Just got back from the movie and I got pretty much what I expected. I read the book in anticipation of the movie, figured everyone and their brother had read it so I might as well so I can discuss it when the movie popped. I found the book to be entertaining for what it was, which is a poorly written mystery caper. Nothing earth shattering in there and the execution was flawed, but if you don’t think about it too much it’s a decent diversion.
The movie was basically a direct translation of the book, compared to most other adaptations of course, and as a result it suffered from many of the same shortcomings. A movie because of the time constraint probably comes across even worse since the somewhat simplistic “revelations” of the mystery hit you in quick succession without building your curiosity and anticipation.

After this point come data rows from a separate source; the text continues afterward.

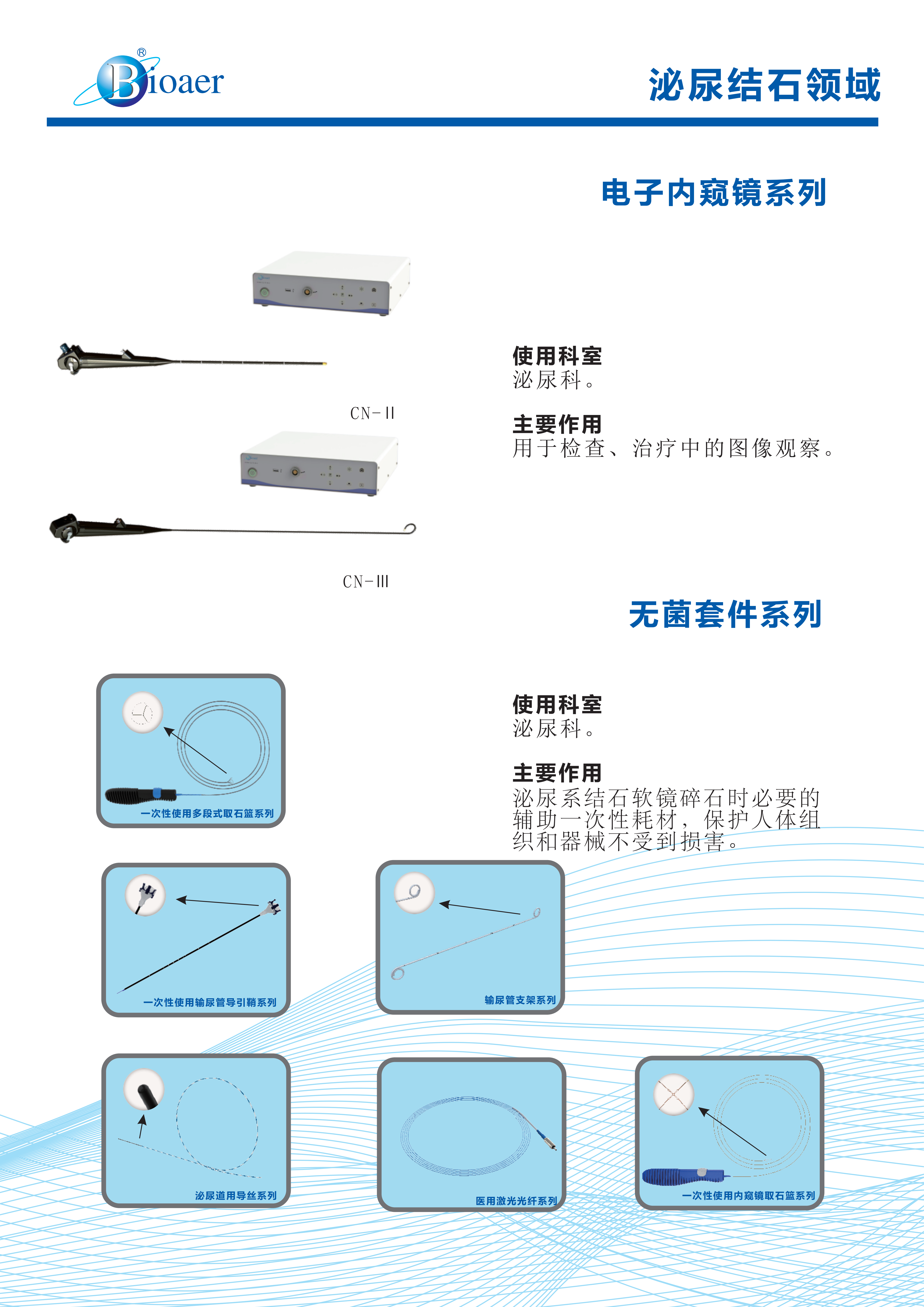 Bioaer®

泌尿结石领域

电子内窥镜系列

CN-II

CN-III

使用科室
泌尿科。

主要作用
用于检查、治疗中的图像观察。

无菌套件系列

使用科室
泌尿科。

主要作用
泌尿系结石软镜碎石时必要的辅助一次性耗材，保护人体组织和器械不受到损害。

一次性使用多段式取石篮系列

一次性使用输尿管导引鞘系列

输尿管支架系列

泌尿道用导丝系列

医用激光光纤系列

一次性使用内窥镜取石篮系列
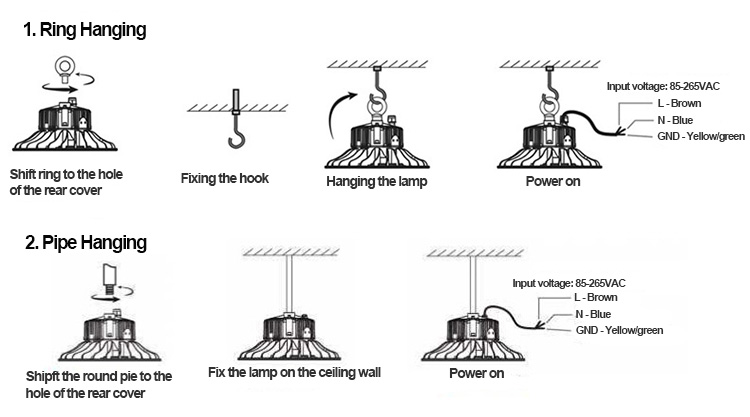 1. Ring Hanging

Shift ring to the hole of the rear cover

Fixing the hook

Hanging the lamp

Input voltage: 85-265VAC
L - Brown
N - Blue
GND - Yellow/green

Power on

2. Pipe Hanging

Shipft the round pie to the hole of the rear cover

Fix the lamp on the ceiling wall

Input voltage: 85-265VAC
L - Brown
N - Blue
GND - Yellow/green

Power on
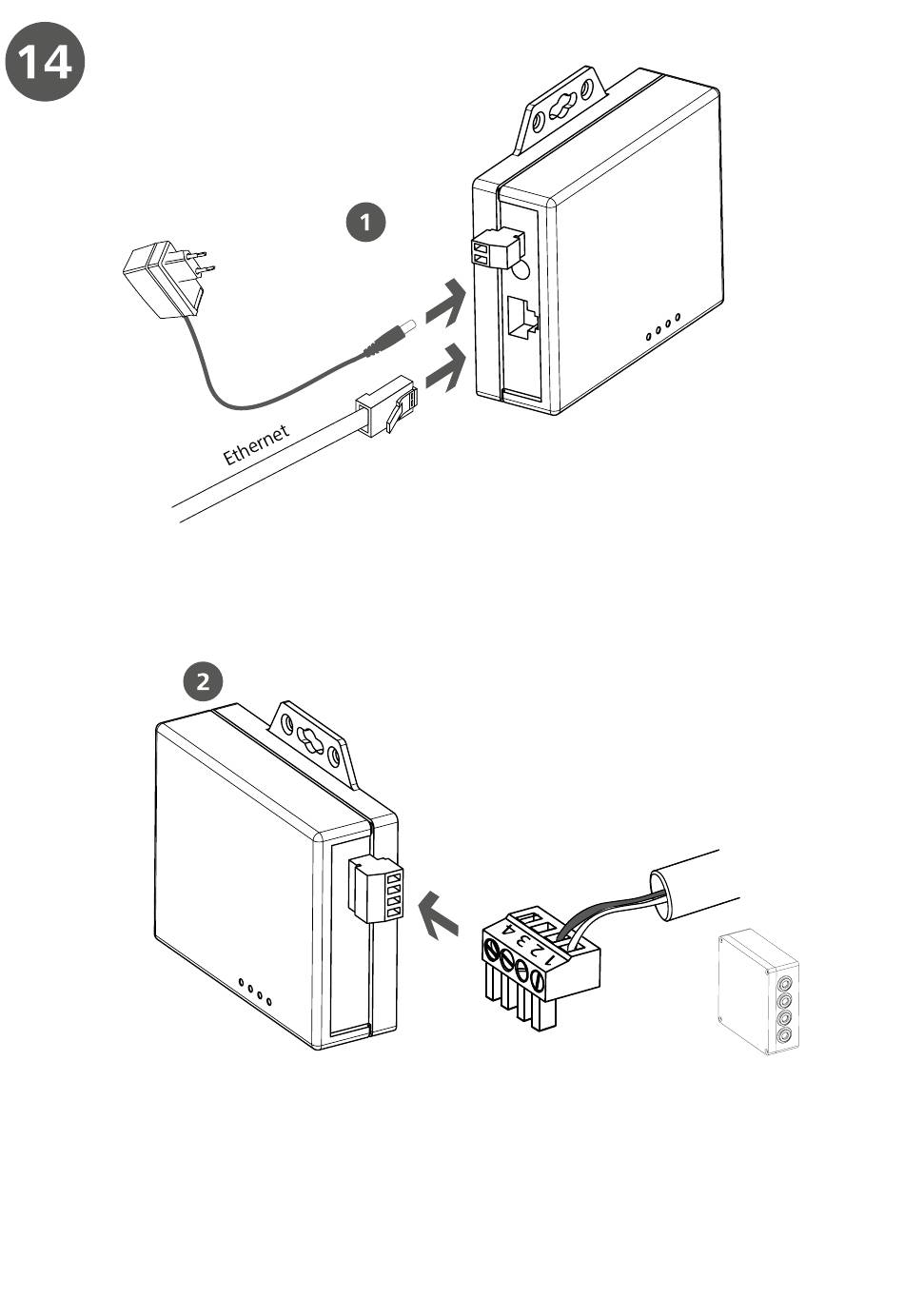 14

1

Ethernet

2

4 3 2 1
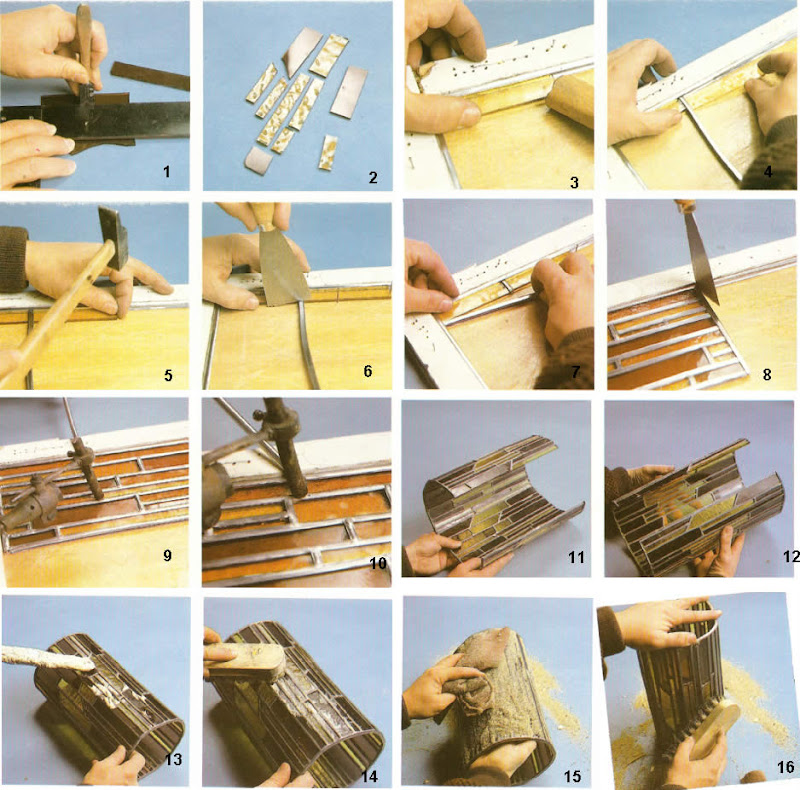 1
2
3
4
5
6
7
8
9
10
11
12
13
14
15
16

I thought Ron Howard dropped the ball several times in his direction. Many of the reveals were too random and he didn’t convince me any were natural. The clearest example is in the scene where Langdon discovers the riddle under the rose on the cryptic box. In the book, IIRC, it’s described that he’s absentmindedly handling the box as the study the cryptic. He accidentally feels the holes on the inside of the lid which leads him to poke a pen in there. This seemed pretty natural, any normal person could have made that leap, but in the movie Howard simply had him grab the box and poke a pen in there as if he suddenly knew that the “under the rose” line had a double meaning. Depicting it in the former way would have been more realistic and might have given the audience a chance to puzzle it out themselves while he studied the box.
As I was watching it I got the feeling that a person who hadn’t read the book might be confused by the movie. It played as a literal translation of the key scenes in the book with the interplay between the characters and much of the mood edited out. I thought that’d give a viewer without a previous knowledge of the story too little background to appreciate the point of the quest. Certain it seems that people who read the book get more from the movie than those who didn’t, which ironically tends to be the opposite of most books adapted into movies.
All in all, I didn’t expect much and I got just what I expected. Didn’t hate it but I’m as “meh” on the movie as I was on the book.
That’s not a mole, it’s the dried blood over the nick from when Silas held the knife at Sophie’s throat in the Temple Church. It’s shaped like a V because the point of a knife is shaped like a V, obviously. I suppose one could presume that the director intentionally made it apparent to be indicative of the chalice/blade symbol but I’d guess it’s just an attempt at continuity.